These and other factors interrelate in complex and unpredictable ways, and the effect of one factor on the terms and features of your Notes at issuance and the market value of your Notes may offset or enhance the effect of another factor. The market value of the Notes prior to maturity may be less than the Principal Amount, and may be significantly different than the amount expected at maturity.

The Floating Reference may be modified or discontinued which could adversely affect the market value of, and return on, the Notes.

The Floating Reference Rate represents the fixed rate of interest payable on a hypothetical interest rate swap with a fixed rate of interest exchangeable for a floating rate based on SOFR (compounded in arrears for twelve months using standard market conventions), each payable annually on an Actual/360 basis (i.e. interest accrues based on the actual number of days elapsed in a year assumed to be 360 days). SOFR is intended to be a broad measure of the cost of borrowing cash overnight collateralized by U.S. Treasury securities. The Floating Reference Rate is published by the ICE Benchmark Administration Limited (the “IBA”) and SOFR is published by the New York Federal Reserve. UBS has no control over the determination, calculation or publication of the Floating Reference Rate or SOFR and there can be no guarantee that the Floating Reference Rate and SOFR will not be discontinued or fundamentally altered in a manner that is materially adverse to your interest in the Notes. Because the Floating Reference Rate and SOFR are relatively new, there may be a greater likelihood of changes to the methods pursuant to which they are determined than there would be if they had longer publication histories. Any changes to the manner in which the Floating Reference Rate or SOFR is calculated could adversely affect the market value of, and return on, the Notes.

Additionally, if the Calculation Agent determines that the Floating Reference Rate (a) has been permanently or indefinitely discontinued prior to an Interest Reset Date or (b) does not, or its administrator or sponsor does not, fulfill any legal or regulatory requirement applicable to such administrator, sponsor and/or Floating Reference Rate, then the Calculation Agent may determine an alternative to the Floating Reference Rate based on either a rate that has replaced the Floating Reference Rate in customary market usage or, if it determines that no alternative rate has replaced the Floating Reference Rate, on such other rate that it reasonably determines is most comparable to the Floating Reference Rate in accordance with the terms herein under “Floating Reference Rate — Floating Reference Rate Replacement” (a “Replacement Rate”). If the Calculation Agent selects a Replacement Rate, it may make adjustments to the terms of the Notes as appropriate to account for differences with the Replacement Rate. There can be no assurance that the characteristics of any Replacement Rate will be similar to the Floating Reference Rate (or the then-current reference rate that it is replacing) or that any Replacement Rate Conforming Changes (as defined herein under “Floating Reference Rate — Base Rate Replacement”) will produce the economic equivalent of the Floating Reference Rate (or the then-current reference rate that it is replacing). The use of a Replacement Rate may result in a return on the Notes that is substantially lower than or that does not otherwise correlate over time with the payment that would have been made had the Floating Reference Rate (or the then-current reference rate that it is replacing) remained available in its current form. In such a situation, the Calculation Agent may have a conflict of interest in making any such decision, which could adversely affect the market value of, and return on, the Notes.

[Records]
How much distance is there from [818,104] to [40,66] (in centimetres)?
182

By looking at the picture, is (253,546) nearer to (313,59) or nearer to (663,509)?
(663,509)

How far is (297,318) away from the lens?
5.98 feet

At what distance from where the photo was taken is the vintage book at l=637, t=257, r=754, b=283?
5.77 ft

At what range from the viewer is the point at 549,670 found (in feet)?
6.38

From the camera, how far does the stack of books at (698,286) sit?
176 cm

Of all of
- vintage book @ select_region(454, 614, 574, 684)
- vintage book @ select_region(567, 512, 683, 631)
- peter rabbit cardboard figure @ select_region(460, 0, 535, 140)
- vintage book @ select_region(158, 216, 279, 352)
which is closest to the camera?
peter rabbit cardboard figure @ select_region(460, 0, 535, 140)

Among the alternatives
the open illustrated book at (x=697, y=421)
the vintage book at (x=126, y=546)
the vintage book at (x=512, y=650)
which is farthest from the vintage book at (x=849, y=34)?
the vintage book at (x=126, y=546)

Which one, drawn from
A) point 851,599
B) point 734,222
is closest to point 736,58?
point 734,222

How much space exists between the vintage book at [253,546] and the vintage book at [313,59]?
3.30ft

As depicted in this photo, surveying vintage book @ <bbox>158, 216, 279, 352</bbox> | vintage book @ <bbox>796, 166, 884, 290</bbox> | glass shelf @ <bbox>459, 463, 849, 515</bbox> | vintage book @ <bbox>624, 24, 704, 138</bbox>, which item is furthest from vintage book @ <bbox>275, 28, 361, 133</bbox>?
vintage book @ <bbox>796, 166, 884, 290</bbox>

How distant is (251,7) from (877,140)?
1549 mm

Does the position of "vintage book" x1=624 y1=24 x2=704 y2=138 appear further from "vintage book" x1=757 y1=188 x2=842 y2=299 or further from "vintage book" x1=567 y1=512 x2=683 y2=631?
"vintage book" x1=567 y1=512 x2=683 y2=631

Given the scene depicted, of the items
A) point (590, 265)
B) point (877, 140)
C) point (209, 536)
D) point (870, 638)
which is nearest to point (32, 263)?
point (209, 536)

Directives ▸
A – Based on the Floating Reference Rate excerpt, decide whether each statement agrees with it: (i) SOFR is published by the ICE Benchmark Administration Limited; (ii) on an Actual/360 basis, a year is assumed to be 360 days; (iii) UBS controls the publication of SOFR. Answer yes or no for each and quote the deciding words of the excerpt.
B – Carry on the Floating Reference Rate excerpt from the point where it stops.
The material has no connection to the Floating Reference Rate excerpt.

Final answers ▸
A –
(i) No: "SOFR is published by the New York Federal Reserve."
(ii) Yes: "interest accrues based on the actual number of days elapsed in a year assumed to be 360 days"
(iii) No: "UBS has no control over the determination, calculation or publication of the Floating Reference Rate or SOFR"

B –
There is limited historical data regarding the Floating Reference Rate and the future performance of the Floating Reference Rate and SOFR cannot be predicted based on historical performance.

The Floating Reference Rate was first published by the IBA in November 2021. Similarly, the New York Federal Reserve began to publish SOFR in April 2018, though the New York Federal Reserve has also published indicative historical SOFR going back to August 2014. Accordingly, both the Floating Reference Rate and SOFR have limited historical performance. You should not rely on any historical changes or trends in the Floating Reference Rate or SOFR (whether based on actual or indicative historical data). The future performance of the Floating Reference Rate and SOFR cannot be predicted based on their past performance, and the performance of the Floating Reference Rate and SOFR during the term of the Notes may bear little or no relation to their limited historical performance. Since the initial publication of the Floating Reference Rate and SOFR, daily changes in SOFR have, on occasion, been more volatile than daily changes in comparable benchmark or market rates. As a result, the return on the Notes may fluctuate to a larger degree than floating-rate securities that are linked to less volatile rates.

Risks Relating to Liquidity and Secondary Market Price Considerations

There may be no secondary market for the Notes.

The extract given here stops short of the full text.